Marathonienne lorsqu’elle était jeune, Fabienne (58 ans), a commencé à souffrir d’arthrose au genou il y a deux ans. Forte tête, elle a décidé que cette maladie ne changera pas sa manière de vivre.

Par Adeline Beijns

Destruction articulaire

En vieillissant, les articulations s’usent que cela soit naturellement dû à l’âge, à la suite de mauvaises postures ou de sollicitations excessives. Toutes les articulations peuvent être touchées même si celles du genou, de la hanche, de l’épaule et de la colonne vertébrale sont le plus souvent atteintes.

En Europe, 40 millions de personnes souffrent d’arthrose dont 65% des plus de 65 ans et 80% des plus de 80 ans.

Sans crier gare

«Tout a commencé un matin, au réveil. J’ai eu du mal à me lever car une douleur lancinante dans le genou droit m’empêchait de me tenir debout» se souvient Fabienne, une femme de 58 ans dont la silhouette svelte témoigne d’une vie passée à courir les plus célèbres marathons du monde. « Courir, c’est toute ma vie et j’en ai encore besoin aujourd’hui même si l’arthrose a failli m’en empêcher» témoigne-t-elle.

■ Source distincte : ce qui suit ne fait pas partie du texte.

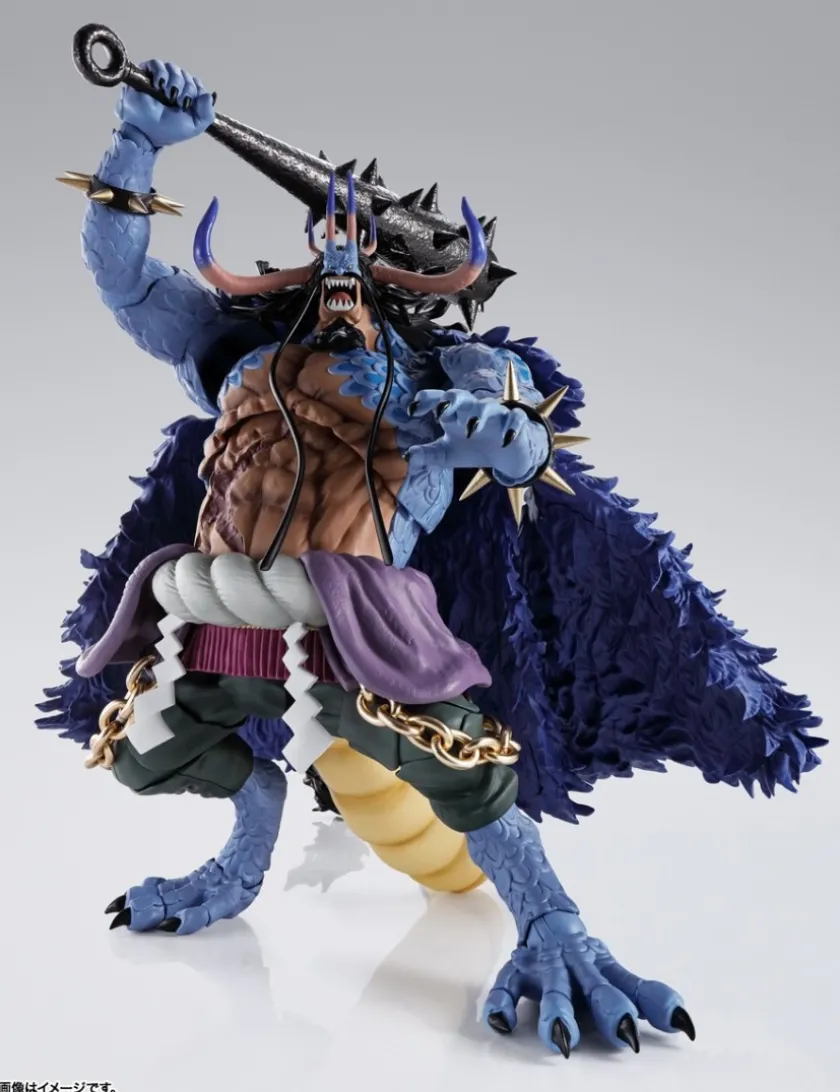Bandai S.H. Figuarts One Piece King of the Beasts Kaido Man-Beast Form
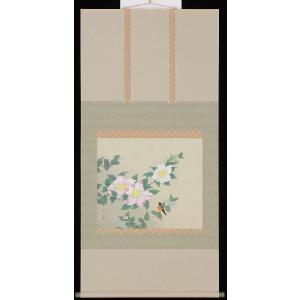 掛け軸 美術年鑑掲載作家 山田和志 農耕四季の図 掛軸 全国送料無料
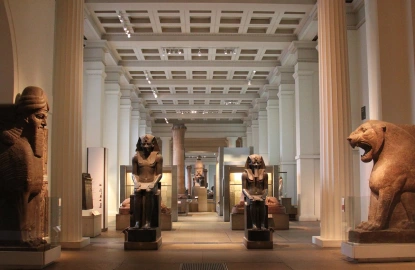 Museo de Egipto en Londres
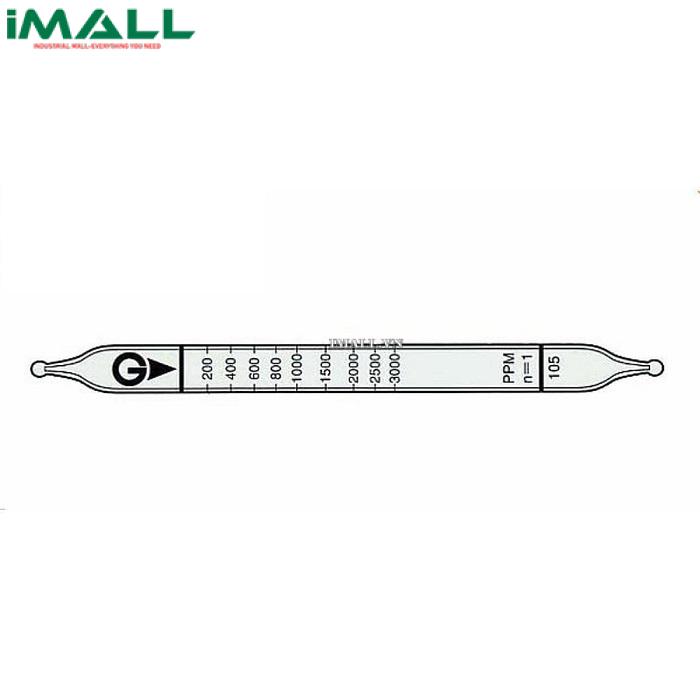 Ống dò đo nhanh Hydrocacbon C5 ～ C10 Gastec 105 (100-3000ppm)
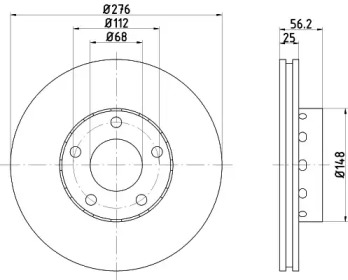 HELLA 8DD 355 103-831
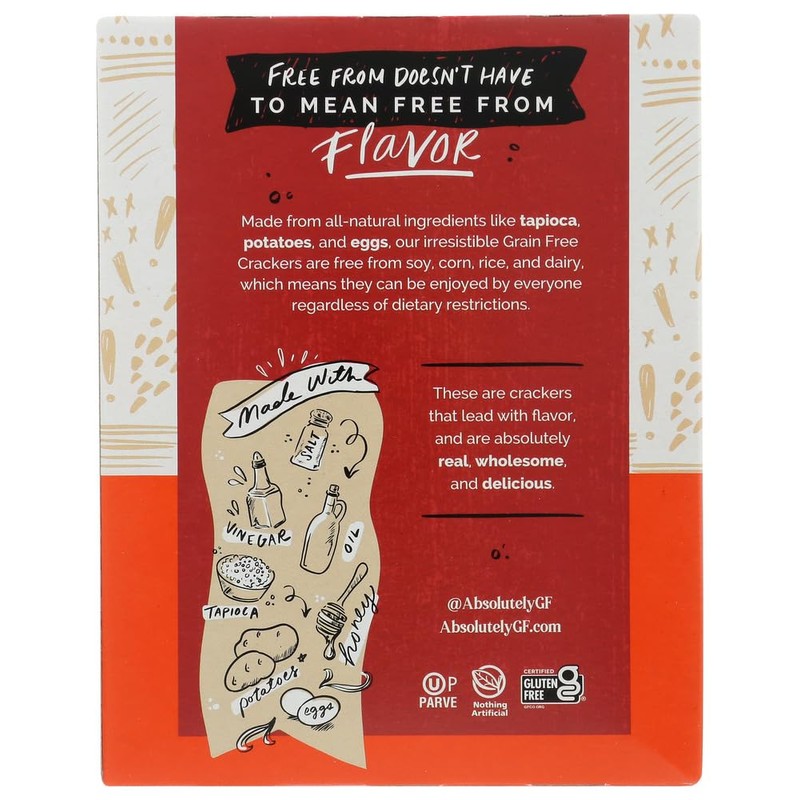 Absolutely Gluten Free Original Flatbread, 5.29-Ounce (6 Pack)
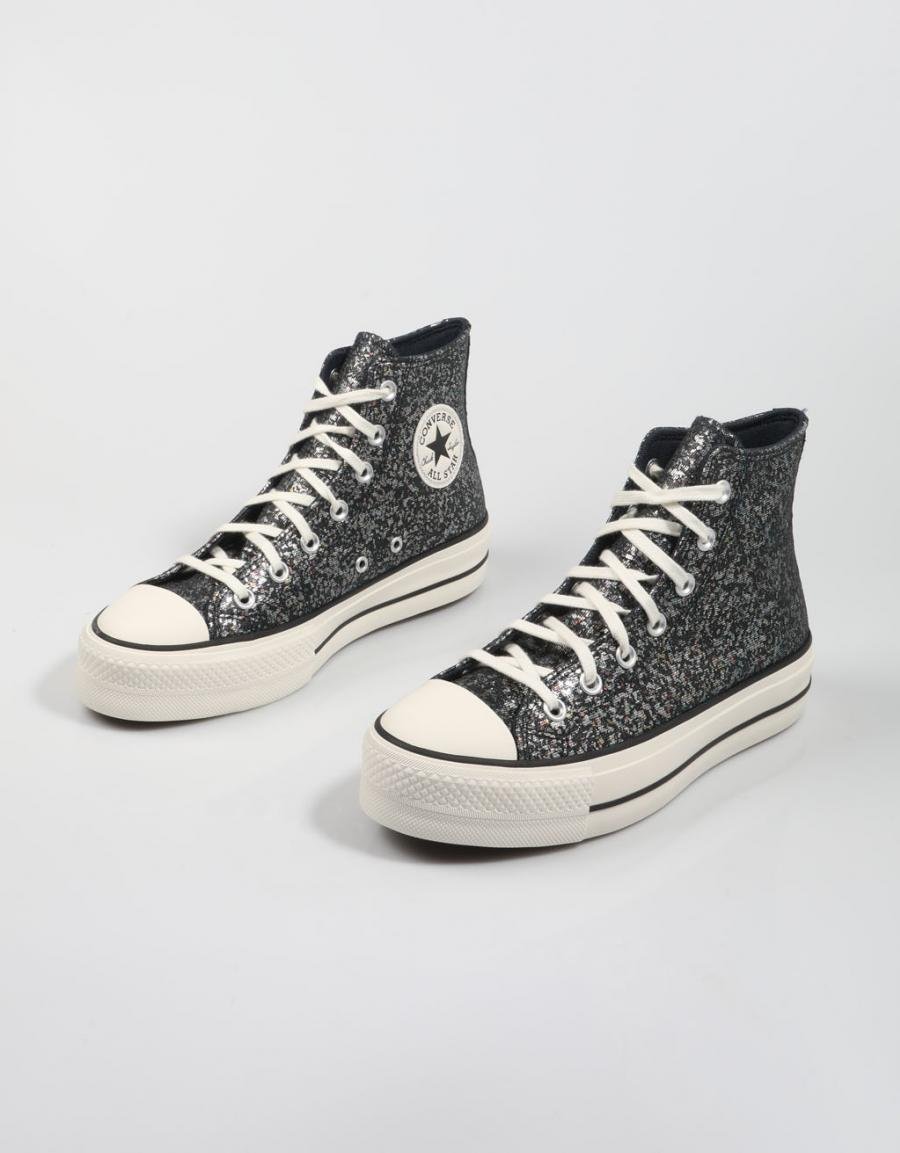 Tênis CONVERSE Chuck Taylor All Star Lift in Grey Color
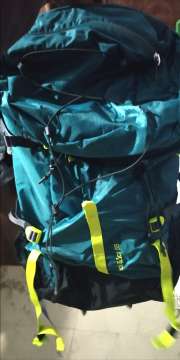 Wildcraft rock and ice 55 teal rucksack store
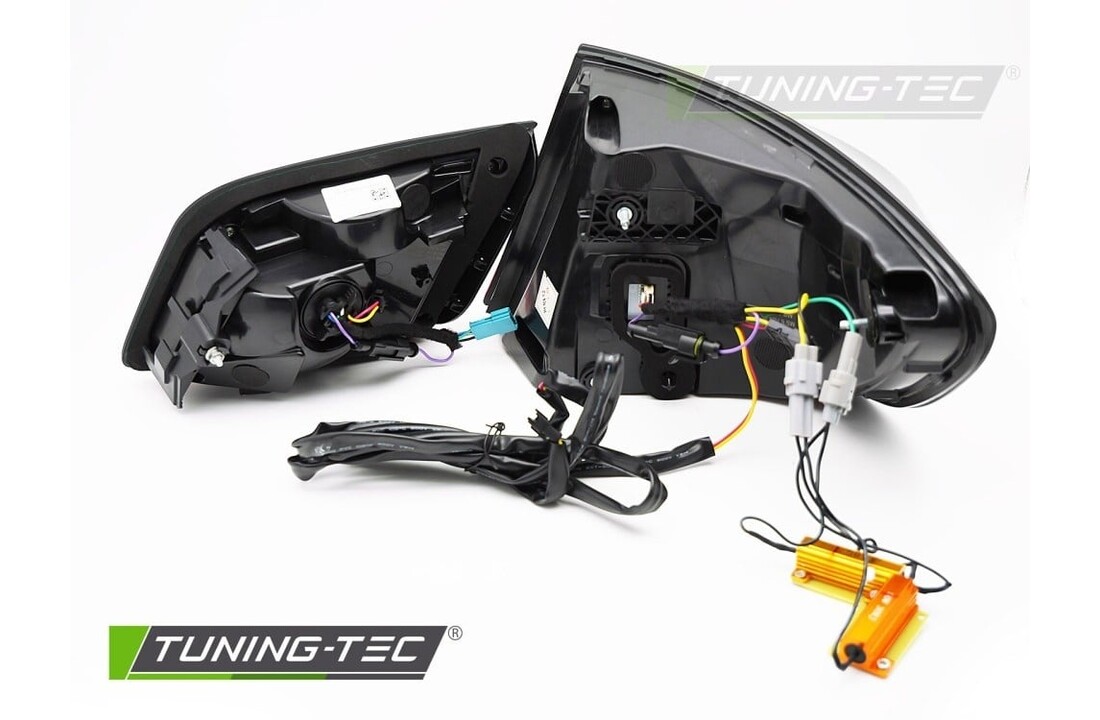 Achterlichten OLED Dynamisch Knipperlicht Smoke geschikt voor BMW F10 10-16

Il faut dire qu’elle n’a pas choisi le sport le plus doux pour ses articulations. En effet, les sports à haut impact comme la course à pied sollicitent énormément les articulations telles que celles des genoux. Les chocs répétés peuvent causer des traumatismes qui entraînent un risque accru d’arthrose.

Continuer le sport

En matière d’arthrose, il est essen- tiel que les patients restent actifs malgré les articulations raides et douloureuses qui peuvent rendre les déplacements difficiles. «Au début, face à la douleur, j’ai naturellement arrêté mon jogging hebdomadaire. Je ne bougeais plus beaucoup,

j’ai pris quelques kilos et le mal empirait. Cette période a bien duré 3 à 4 mois » confesse Fabienne. La douleur était telle qu’elle en était «arrivée au point où de simples tâches comme promener le chien devenaient vraiment problématiques ».

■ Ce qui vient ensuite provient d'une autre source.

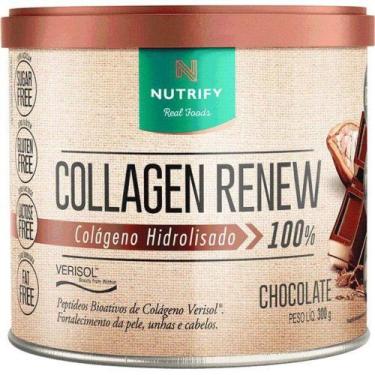 Imagem de Collagen Renew 300g Chocolate - Nutrify - Integralmedica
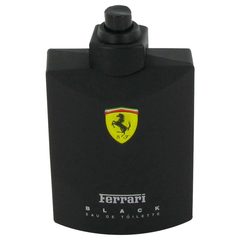 FERRARI BLACK by Ferrari Eau de Toilette Spray (Tester)...
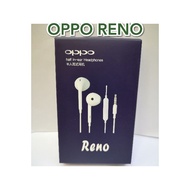 💥2021💥OPPO A31 A3S REALME HALF IN-EAR EARPHONE 3.5mm DEEP BASS WITH MICROPHONE FOR F7 F9 A9 2020 RENO REALME C3 5i PRO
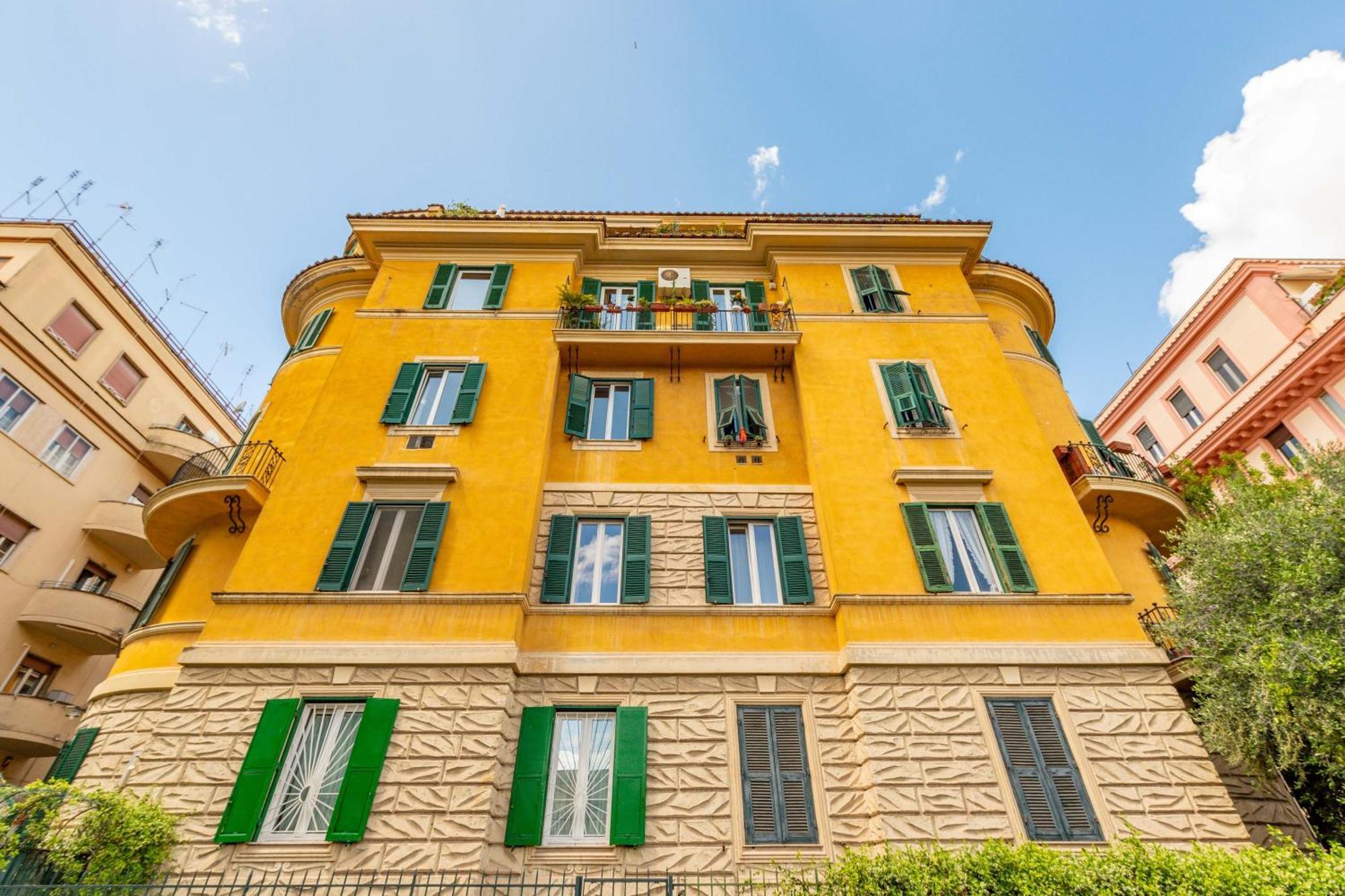 Andenis Tiber House Hotel Rome Exterior photo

Et puis un jour, c’est le déclic : « Léo Ferré chantait: avec le temps, va, tout s’en va. Eh bien moi, je refuse de l’accepter et j’ai décidé que mes problèmes articulaires ne seraient pas une fatalité». La grand-mère de deux petits-enfants se remet donc au sport: «j’ai commencé à nager deux fois par semaine et à faire un peu de vélo pour ménager mes articulations». Petit à petit, la douleur et les raideurs au réveil se sont estompées. «Mon médecin m’a prescrit un gel anti-inflammatoire et analgésique à appliquer directement sur le genou. Cela m’a non seulement soulagée mais m’a permis de reprendre le sport» sourit celle qui ne peut rester longtemps immobile.

Une vie équilibrée

Deux ans se sont écoulés depuis le début des problèmes de Fabienne et elle se porte bien. Elle doit faire attention à ne pas en faire trop mais elle a repris son jogging hebdomadaire et surtout…elle court après ses petits-enfants! La preuve qu’avec une bonne hygiène de vie et des activités physiques adaptées, l’arthrose est loin d’être une fatalité.